Automatic group offset synchronization

Automatic group offset synchronization is a feature in Streams Replication Manager (SRM) that automates the export and application of translated consumer group offsets. Enabling this feature can simplify the manual steps that you need to take to migrate consumer groups in a failover or failback scenario.

SRM automatically translates consumer group offsets between clusters. While the offset mappings are created by SRM, they are not applied by default to the consumer groups of the target cluster. As a result, by default, migrating consumer groups from one cluster to another involves running the srm-control offsets and kafka-consumer-groups tools. The srm-control offsets tool exports translated offsets, kafka-consumer-groups resets and applies the translated offsets on the target cluster.

You can automate this process by enabling automatic group offset synchronization. If automatic group offset synchronization is enabled, the translated group offsets of the source cluster are automatically exported from the source cluster and are applied on the target cluster (they are written to the __consumer_offsets topic ). If you choose to enable this feature, running srm-control offsets and kafka-consumer-groups is not required to migrate consumer groups. You only need to restart and redirect consumers to consume from the new cluster.
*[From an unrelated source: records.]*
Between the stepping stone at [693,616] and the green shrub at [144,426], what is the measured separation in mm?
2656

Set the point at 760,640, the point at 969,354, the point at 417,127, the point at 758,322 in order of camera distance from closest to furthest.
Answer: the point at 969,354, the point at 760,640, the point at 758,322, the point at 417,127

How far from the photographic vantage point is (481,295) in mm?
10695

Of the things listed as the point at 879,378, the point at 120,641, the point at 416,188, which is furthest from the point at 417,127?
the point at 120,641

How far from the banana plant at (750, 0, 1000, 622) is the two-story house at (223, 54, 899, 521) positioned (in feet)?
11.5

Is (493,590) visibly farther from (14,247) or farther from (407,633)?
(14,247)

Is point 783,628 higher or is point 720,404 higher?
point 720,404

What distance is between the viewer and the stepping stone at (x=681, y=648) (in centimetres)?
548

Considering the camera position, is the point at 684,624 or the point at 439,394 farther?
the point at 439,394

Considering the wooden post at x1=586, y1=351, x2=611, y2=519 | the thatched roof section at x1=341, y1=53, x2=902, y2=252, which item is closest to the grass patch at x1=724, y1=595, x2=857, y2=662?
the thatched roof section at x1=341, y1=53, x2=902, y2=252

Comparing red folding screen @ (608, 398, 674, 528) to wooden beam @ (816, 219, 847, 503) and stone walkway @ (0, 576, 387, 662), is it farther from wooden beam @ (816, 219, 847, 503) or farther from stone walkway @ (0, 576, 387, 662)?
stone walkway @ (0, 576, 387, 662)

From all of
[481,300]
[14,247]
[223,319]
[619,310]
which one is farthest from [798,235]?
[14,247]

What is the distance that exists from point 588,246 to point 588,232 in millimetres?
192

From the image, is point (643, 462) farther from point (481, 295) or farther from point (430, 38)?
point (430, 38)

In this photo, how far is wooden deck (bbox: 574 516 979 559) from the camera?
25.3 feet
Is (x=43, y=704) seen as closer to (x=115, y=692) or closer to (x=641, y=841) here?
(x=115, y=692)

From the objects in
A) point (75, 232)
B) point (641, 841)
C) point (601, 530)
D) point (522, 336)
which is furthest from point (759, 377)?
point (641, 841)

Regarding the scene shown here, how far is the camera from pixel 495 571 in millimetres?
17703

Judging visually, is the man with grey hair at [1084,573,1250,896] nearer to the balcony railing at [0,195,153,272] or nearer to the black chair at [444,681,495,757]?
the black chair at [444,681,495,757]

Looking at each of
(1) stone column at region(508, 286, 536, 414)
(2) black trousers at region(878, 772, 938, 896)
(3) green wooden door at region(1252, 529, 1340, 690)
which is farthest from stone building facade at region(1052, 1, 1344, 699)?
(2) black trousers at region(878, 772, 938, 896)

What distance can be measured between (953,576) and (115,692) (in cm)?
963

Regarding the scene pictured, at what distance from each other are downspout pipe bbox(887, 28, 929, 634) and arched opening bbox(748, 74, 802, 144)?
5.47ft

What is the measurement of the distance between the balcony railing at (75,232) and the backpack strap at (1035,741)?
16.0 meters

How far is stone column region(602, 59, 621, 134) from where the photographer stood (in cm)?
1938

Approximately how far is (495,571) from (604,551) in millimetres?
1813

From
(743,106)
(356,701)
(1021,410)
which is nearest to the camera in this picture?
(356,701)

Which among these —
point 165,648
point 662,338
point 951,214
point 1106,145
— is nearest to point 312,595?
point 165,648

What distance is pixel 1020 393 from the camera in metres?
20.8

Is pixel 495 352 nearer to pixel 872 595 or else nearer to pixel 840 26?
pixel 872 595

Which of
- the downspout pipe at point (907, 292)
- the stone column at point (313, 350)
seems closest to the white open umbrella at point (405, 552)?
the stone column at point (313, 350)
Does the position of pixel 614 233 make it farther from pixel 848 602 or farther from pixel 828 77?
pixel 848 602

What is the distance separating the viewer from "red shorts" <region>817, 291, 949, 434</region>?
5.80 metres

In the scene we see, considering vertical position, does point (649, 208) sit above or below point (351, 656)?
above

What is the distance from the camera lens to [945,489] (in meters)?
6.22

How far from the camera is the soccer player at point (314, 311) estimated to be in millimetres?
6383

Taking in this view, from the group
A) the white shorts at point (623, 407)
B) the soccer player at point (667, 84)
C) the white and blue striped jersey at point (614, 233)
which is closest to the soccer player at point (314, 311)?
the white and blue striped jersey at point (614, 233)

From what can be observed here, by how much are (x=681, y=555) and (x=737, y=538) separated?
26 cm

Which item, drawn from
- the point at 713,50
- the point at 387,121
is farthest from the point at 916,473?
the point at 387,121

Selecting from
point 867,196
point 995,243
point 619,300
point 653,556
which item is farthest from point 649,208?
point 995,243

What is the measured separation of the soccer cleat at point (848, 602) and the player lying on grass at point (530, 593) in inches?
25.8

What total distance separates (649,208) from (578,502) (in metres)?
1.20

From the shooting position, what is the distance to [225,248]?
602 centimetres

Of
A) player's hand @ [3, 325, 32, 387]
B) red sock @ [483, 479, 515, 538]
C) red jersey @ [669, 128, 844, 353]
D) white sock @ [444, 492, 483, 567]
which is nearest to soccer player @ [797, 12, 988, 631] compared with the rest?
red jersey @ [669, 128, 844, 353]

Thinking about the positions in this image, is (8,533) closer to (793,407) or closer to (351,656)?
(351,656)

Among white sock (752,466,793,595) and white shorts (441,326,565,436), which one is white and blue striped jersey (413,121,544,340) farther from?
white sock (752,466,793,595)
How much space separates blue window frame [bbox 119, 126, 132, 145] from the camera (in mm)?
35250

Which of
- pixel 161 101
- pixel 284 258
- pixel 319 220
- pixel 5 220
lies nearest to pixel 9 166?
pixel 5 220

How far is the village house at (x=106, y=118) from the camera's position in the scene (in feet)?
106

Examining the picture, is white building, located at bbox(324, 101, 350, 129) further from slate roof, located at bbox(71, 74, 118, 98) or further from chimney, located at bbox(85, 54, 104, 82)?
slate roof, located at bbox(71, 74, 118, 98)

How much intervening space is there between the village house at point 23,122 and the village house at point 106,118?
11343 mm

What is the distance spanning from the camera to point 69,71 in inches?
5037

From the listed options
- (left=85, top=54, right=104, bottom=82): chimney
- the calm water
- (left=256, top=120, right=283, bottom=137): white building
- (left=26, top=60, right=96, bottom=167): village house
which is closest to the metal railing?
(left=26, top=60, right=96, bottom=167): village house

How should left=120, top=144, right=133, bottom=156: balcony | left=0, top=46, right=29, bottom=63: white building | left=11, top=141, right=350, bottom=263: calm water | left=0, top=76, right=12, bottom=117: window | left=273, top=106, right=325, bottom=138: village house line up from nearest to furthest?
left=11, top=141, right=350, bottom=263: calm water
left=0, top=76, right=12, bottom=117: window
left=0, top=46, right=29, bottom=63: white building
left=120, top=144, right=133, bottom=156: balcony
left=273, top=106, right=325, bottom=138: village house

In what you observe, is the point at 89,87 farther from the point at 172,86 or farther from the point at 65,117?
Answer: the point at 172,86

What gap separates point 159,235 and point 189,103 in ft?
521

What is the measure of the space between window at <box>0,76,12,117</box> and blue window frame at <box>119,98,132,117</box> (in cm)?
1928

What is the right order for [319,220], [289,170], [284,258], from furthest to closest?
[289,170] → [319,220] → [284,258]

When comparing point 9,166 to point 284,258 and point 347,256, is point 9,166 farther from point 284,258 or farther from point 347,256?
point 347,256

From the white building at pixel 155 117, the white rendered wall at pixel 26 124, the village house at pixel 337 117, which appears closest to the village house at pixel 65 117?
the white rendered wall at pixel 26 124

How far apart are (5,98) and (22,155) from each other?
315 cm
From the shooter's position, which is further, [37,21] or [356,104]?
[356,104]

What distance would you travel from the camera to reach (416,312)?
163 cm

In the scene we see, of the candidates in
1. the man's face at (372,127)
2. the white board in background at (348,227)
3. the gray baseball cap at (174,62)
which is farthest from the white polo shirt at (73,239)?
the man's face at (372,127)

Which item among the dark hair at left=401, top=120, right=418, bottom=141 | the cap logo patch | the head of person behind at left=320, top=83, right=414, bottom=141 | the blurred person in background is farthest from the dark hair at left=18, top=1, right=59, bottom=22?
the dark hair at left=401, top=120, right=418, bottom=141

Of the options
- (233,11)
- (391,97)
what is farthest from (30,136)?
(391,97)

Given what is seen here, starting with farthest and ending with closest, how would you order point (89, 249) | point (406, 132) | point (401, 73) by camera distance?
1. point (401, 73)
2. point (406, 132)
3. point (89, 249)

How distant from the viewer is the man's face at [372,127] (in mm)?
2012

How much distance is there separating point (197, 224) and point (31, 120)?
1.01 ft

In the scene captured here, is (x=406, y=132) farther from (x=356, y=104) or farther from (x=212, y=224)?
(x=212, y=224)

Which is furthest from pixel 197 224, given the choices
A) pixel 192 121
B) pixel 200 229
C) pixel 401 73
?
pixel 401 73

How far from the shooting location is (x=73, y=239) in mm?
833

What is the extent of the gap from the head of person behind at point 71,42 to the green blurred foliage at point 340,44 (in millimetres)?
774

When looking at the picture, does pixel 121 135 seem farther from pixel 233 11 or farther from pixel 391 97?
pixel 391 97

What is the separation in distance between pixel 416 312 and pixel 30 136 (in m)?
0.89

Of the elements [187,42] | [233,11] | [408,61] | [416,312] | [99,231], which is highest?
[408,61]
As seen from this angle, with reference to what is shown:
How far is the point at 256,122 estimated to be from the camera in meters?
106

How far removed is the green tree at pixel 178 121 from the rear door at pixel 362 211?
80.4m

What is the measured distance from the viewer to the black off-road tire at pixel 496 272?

Although automatic group offset synchronization can simplify migrating consumer groups, ensure that you understand the following about its behavior:
  • Automatic group offset synchronization does not fully automate a failover or failback process. It only allows you to skip certain manual steps. Consumers must be restarted and redirected to the new cluster even if the feature is enabled.
  • Offsets are synced at a configured interval. As a result, it is not guaranteed that the latest translated offsets are applied. If you want to have the latest offsets applied, Cloudera recommends that you export and apply consumer group offsets manually. The exact interval depends on sync.group.offsets.interval.seconds and emit.checkpoints.interval.seconds.
  • The checkpointing frequency configured for SRM can have an effect on the group offset synchronization frequency. The frequency of group offset synchronization can be configured with sync.group.offsets.interval.seconds. However, specifying an interval using this property might not result in the offsets being synchronized at the set frequency. This depends on how emit.checkpoints.interval is configured. The emit.checkpoints.interval property specifies how frequently offset information is fetched (checkpointing). Because offset synchronization can only happen after offset information is available, the frequency configured with the emit.checkpoints.interval property might introduce additional latency. For example, assume that you set offset synchronization to 60 seconds (default), but have checkpointing set to 120 seconds. In such a case, offset synchronization happens every 60 seconds, but because offset information is only refreshed every 120 seconds, in practice offsets are only synchronized every 120 seconds.
  • Offsets are only synchronized for the consumers that are inactive in the target cluster. This is done so that the SRM does not override the offsets in the target cluster.
  • During a failover-failback scenario, if a consumer group makes progress in the replica topic in the backup cluster and a failback occurs, the progress made in the replica topic is lost, and messages are re-processed from the original topic.
Additionally, SRM checkpointing behavior might affect automatic group offset synchronization in the following ways:
  • By default, SRM checkpointing only uses the latest offset sync record, which means that consumer groups behind the latest mapping cannot be checkpointed. If the consumer group is behind by more than the value of offset.lag.max property in replicating the records to the offset sync, the offset translation is skipped because the offset is too far in the past to translate accurately.
  • SRM checkpointing reads the offset syncs topic to create offset mappings for committed consumer group offsets. In some cases, a mapping might not available in offset syncs. In such a case, SRM copies the source offset, which might not be a valid offset in the replica topic. This can cause issues when auto offset sync is also turned on.
  • If sync.group.offsets.enabled is set to true, Kafka only emits checkpoints for partitions that have offset syncs. Partitions for which no offsets are committed (because they cannot be translated) do not appear when describing consumer offsets in the target cluster.